◆ Exercise details ◆
Change "white" to "silver" in the data, beginning at the line that has "Over all the options" and continuing through the end of the data. Give only those lines, with everything else in them kept the same.

Stored records:
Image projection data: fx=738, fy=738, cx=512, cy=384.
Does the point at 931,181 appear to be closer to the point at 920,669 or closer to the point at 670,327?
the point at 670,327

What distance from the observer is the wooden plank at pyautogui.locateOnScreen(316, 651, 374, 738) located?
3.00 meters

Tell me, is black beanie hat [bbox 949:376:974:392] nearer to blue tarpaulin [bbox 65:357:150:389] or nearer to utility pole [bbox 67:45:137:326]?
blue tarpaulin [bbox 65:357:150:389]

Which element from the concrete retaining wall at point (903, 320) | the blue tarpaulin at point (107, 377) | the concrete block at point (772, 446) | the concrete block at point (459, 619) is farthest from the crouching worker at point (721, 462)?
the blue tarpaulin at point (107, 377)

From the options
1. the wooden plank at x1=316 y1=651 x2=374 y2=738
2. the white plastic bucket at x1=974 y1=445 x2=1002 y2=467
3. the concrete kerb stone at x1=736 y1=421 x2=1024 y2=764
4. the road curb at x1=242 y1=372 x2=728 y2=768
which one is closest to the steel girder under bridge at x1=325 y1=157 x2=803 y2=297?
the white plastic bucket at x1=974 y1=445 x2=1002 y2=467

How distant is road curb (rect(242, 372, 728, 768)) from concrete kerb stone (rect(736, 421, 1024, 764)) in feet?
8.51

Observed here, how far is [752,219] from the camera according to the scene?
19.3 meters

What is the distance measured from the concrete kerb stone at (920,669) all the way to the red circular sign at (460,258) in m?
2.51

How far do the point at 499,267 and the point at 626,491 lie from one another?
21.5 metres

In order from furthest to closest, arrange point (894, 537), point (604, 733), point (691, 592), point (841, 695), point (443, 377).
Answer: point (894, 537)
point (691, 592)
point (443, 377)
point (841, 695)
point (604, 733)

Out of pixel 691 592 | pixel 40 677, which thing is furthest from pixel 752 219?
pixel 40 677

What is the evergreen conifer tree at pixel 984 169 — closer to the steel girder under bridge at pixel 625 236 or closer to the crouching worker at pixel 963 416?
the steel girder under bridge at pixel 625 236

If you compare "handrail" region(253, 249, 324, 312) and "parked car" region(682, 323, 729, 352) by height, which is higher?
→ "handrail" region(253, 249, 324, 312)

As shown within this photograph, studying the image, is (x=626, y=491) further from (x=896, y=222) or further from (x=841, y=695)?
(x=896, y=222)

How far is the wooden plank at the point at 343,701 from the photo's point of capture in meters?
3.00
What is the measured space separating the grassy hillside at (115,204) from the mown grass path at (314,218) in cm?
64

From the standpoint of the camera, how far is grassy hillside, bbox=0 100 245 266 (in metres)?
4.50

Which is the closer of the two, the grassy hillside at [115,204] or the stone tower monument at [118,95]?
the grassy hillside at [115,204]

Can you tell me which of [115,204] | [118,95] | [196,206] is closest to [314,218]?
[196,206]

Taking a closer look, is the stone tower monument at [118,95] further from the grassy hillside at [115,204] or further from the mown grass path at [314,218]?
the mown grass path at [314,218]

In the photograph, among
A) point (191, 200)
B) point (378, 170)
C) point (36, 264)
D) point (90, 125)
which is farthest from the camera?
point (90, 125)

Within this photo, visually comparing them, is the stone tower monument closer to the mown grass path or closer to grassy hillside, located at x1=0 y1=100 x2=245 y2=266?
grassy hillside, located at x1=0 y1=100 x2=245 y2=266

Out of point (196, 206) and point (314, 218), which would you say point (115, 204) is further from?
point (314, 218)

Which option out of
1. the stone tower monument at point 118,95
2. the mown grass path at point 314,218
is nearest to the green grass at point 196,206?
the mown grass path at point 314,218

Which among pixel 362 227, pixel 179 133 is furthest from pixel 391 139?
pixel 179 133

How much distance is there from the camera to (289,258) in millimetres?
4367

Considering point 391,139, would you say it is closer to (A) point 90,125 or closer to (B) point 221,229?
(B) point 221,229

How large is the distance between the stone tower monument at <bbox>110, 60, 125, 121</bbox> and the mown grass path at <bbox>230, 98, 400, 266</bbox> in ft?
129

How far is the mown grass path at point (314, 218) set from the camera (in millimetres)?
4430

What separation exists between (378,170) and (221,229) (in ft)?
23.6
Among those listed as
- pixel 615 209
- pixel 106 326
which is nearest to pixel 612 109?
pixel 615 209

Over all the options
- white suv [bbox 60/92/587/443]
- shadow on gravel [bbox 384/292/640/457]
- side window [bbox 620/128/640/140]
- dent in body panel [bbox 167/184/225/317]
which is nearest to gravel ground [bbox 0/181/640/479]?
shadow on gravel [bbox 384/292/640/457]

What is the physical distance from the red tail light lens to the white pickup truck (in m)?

◆ Solution to this problem ◆
Over all the options
- silver suv [bbox 60/92/587/443]
- shadow on gravel [bbox 384/292/640/457]
- side window [bbox 620/128/640/140]
- dent in body panel [bbox 167/184/225/317]
which is nearest to gravel ground [bbox 0/181/640/479]?
shadow on gravel [bbox 384/292/640/457]

What is the physical distance from the red tail light lens to the silver pickup truck (in m)?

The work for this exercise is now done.